* _Set problem_: Copy out each of the lines below exactly as they appear.

* _Dataset records_:
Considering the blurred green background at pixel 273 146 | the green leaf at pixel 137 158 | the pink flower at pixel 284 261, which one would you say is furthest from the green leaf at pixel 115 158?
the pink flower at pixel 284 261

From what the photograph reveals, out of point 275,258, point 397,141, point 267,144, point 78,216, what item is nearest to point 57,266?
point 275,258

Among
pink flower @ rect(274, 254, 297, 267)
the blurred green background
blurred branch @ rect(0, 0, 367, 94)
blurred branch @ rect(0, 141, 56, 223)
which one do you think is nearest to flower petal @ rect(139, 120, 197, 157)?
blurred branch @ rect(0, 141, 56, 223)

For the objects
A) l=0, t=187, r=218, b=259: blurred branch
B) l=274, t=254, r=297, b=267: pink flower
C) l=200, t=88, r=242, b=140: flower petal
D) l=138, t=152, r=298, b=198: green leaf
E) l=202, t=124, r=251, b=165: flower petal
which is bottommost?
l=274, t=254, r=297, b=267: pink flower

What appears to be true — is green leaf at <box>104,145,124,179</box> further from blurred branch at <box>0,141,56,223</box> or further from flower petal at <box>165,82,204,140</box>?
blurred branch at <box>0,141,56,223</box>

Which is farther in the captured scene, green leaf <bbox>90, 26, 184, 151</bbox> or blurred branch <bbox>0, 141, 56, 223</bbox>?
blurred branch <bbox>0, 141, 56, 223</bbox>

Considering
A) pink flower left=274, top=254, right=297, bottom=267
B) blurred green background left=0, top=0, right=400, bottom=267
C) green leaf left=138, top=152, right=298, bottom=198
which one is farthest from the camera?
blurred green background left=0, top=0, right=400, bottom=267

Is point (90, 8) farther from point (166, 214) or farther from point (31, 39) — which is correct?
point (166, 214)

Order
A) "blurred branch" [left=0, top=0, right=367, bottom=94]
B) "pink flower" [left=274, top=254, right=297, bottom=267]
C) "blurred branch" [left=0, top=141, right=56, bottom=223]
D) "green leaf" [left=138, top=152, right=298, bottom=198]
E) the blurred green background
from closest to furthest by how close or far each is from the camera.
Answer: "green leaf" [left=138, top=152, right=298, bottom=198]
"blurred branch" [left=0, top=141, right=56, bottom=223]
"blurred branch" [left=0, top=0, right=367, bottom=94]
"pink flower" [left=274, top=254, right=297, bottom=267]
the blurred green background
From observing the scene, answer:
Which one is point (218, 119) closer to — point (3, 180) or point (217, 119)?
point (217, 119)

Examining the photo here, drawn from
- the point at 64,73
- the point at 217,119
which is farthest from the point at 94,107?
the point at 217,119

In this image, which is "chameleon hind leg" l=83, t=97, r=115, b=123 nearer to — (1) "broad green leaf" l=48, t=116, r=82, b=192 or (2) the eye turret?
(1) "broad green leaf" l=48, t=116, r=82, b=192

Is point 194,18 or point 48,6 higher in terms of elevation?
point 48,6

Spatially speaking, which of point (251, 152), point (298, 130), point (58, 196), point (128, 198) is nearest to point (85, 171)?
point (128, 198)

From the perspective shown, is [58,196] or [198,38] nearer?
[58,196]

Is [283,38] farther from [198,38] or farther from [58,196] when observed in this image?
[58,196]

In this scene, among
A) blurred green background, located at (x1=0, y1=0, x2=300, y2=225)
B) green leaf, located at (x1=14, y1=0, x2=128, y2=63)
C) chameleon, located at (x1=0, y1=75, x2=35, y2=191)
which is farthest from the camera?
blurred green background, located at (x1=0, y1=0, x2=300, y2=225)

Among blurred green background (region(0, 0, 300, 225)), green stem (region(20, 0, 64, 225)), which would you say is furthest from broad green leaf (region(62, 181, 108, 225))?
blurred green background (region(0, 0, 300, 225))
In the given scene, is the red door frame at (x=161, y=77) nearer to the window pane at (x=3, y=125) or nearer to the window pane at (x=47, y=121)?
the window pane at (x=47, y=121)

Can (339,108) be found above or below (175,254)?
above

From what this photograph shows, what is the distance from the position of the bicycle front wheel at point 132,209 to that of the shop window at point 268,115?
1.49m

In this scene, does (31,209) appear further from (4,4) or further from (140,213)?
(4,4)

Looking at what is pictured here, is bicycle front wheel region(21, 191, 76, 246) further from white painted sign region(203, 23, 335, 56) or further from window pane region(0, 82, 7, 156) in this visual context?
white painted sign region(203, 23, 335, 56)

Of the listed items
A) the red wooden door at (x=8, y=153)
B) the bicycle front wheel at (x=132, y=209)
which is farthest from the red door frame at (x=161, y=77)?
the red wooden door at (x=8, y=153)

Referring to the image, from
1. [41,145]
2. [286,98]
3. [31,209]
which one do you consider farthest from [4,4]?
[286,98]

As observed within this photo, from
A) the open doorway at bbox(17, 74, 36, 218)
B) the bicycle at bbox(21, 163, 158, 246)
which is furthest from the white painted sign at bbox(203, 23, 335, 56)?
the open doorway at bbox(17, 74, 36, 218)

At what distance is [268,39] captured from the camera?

* _Response to this task_:
Considering the blurred green background at pixel 273 146 | the green leaf at pixel 137 158 | the pink flower at pixel 284 261, which one would you say is furthest from the green leaf at pixel 115 158?
the pink flower at pixel 284 261

From what the photograph reveals, out of point 275,258, point 397,141, point 267,144, point 78,216, what item is nearest to point 57,266?
point 275,258

Among
pink flower @ rect(274, 254, 297, 267)
the blurred green background
blurred branch @ rect(0, 0, 367, 94)
blurred branch @ rect(0, 141, 56, 223)
which one do you think is nearest to flower petal @ rect(139, 120, 197, 157)?
blurred branch @ rect(0, 141, 56, 223)

For the objects
A) l=0, t=187, r=218, b=259: blurred branch
B) l=274, t=254, r=297, b=267: pink flower
C) l=200, t=88, r=242, b=140: flower petal
D) l=138, t=152, r=298, b=198: green leaf
E) l=202, t=124, r=251, b=165: flower petal
which is bottommost?
l=274, t=254, r=297, b=267: pink flower

What appears to be true — is green leaf at <box>104,145,124,179</box> further from blurred branch at <box>0,141,56,223</box> or further from flower petal at <box>165,82,204,140</box>?
blurred branch at <box>0,141,56,223</box>

Which is farther in the captured scene, green leaf <bbox>90, 26, 184, 151</bbox> or blurred branch <bbox>0, 141, 56, 223</bbox>?
blurred branch <bbox>0, 141, 56, 223</bbox>

Considering
A) pink flower left=274, top=254, right=297, bottom=267
B) blurred green background left=0, top=0, right=400, bottom=267
C) green leaf left=138, top=152, right=298, bottom=198
which one is farthest from the camera?
blurred green background left=0, top=0, right=400, bottom=267

Is point (90, 8) farther from point (166, 214) or farther from point (31, 39) — which is correct?
point (166, 214)

Order
A) "blurred branch" [left=0, top=0, right=367, bottom=94]
B) "pink flower" [left=274, top=254, right=297, bottom=267]
C) "blurred branch" [left=0, top=141, right=56, bottom=223]
D) "green leaf" [left=138, top=152, right=298, bottom=198]
E) the blurred green background
from closest to furthest by how close or far each is from the camera.
Answer: "green leaf" [left=138, top=152, right=298, bottom=198]
"blurred branch" [left=0, top=141, right=56, bottom=223]
"blurred branch" [left=0, top=0, right=367, bottom=94]
"pink flower" [left=274, top=254, right=297, bottom=267]
the blurred green background
From observing the scene, answer:
Which one is point (218, 119) closer to — point (3, 180) or point (217, 119)?
point (217, 119)

Examining the photo here, drawn from
- the point at 64,73
- the point at 217,119
which is farthest from the point at 94,107?
the point at 217,119

In this image, which is "chameleon hind leg" l=83, t=97, r=115, b=123 nearer to — (1) "broad green leaf" l=48, t=116, r=82, b=192 or (2) the eye turret?
(1) "broad green leaf" l=48, t=116, r=82, b=192

Is point 194,18 or point 48,6 higher in terms of elevation?
point 48,6

Spatially speaking, which of point (251, 152), point (298, 130), point (58, 196), point (128, 198) is nearest to point (85, 171)?
point (128, 198)

From the perspective shown, is [58,196] or [198,38] nearer?
[58,196]

Is [283,38] farther from [198,38] or farther from [58,196] when observed in this image?
[58,196]

In this scene, among
A) blurred green background, located at (x1=0, y1=0, x2=300, y2=225)
B) green leaf, located at (x1=14, y1=0, x2=128, y2=63)
C) chameleon, located at (x1=0, y1=75, x2=35, y2=191)
which is farthest from the camera?
blurred green background, located at (x1=0, y1=0, x2=300, y2=225)

Among blurred green background (region(0, 0, 300, 225)), green stem (region(20, 0, 64, 225)), which would you say is furthest from broad green leaf (region(62, 181, 108, 225))?
blurred green background (region(0, 0, 300, 225))
In the given scene, is the red door frame at (x=161, y=77) nearer to the window pane at (x=3, y=125) or nearer to the window pane at (x=47, y=121)?
the window pane at (x=47, y=121)

Can (339,108) be found above or below (175,254)?
above

From what this photograph shows, what is the distance from the position of the bicycle front wheel at point 132,209 to that of the shop window at point 268,115?
1.49m

In this scene, does (31,209) appear further from (4,4) or further from (140,213)?
(4,4)

Looking at what is pictured here, is bicycle front wheel region(21, 191, 76, 246) further from white painted sign region(203, 23, 335, 56) or further from window pane region(0, 82, 7, 156) in this visual context?
white painted sign region(203, 23, 335, 56)

Of the listed items
A) the red wooden door at (x=8, y=153)
B) the bicycle front wheel at (x=132, y=209)
which is farthest from the red door frame at (x=161, y=77)?
the red wooden door at (x=8, y=153)

Referring to the image, from
1. [41,145]
2. [286,98]
3. [31,209]
which one do you consider farthest from [4,4]?
[286,98]

As observed within this photo, from
A) the open doorway at bbox(17, 74, 36, 218)
B) the bicycle at bbox(21, 163, 158, 246)
which is furthest from the white painted sign at bbox(203, 23, 335, 56)?
the open doorway at bbox(17, 74, 36, 218)

At what distance is [268,39] captured from the camera?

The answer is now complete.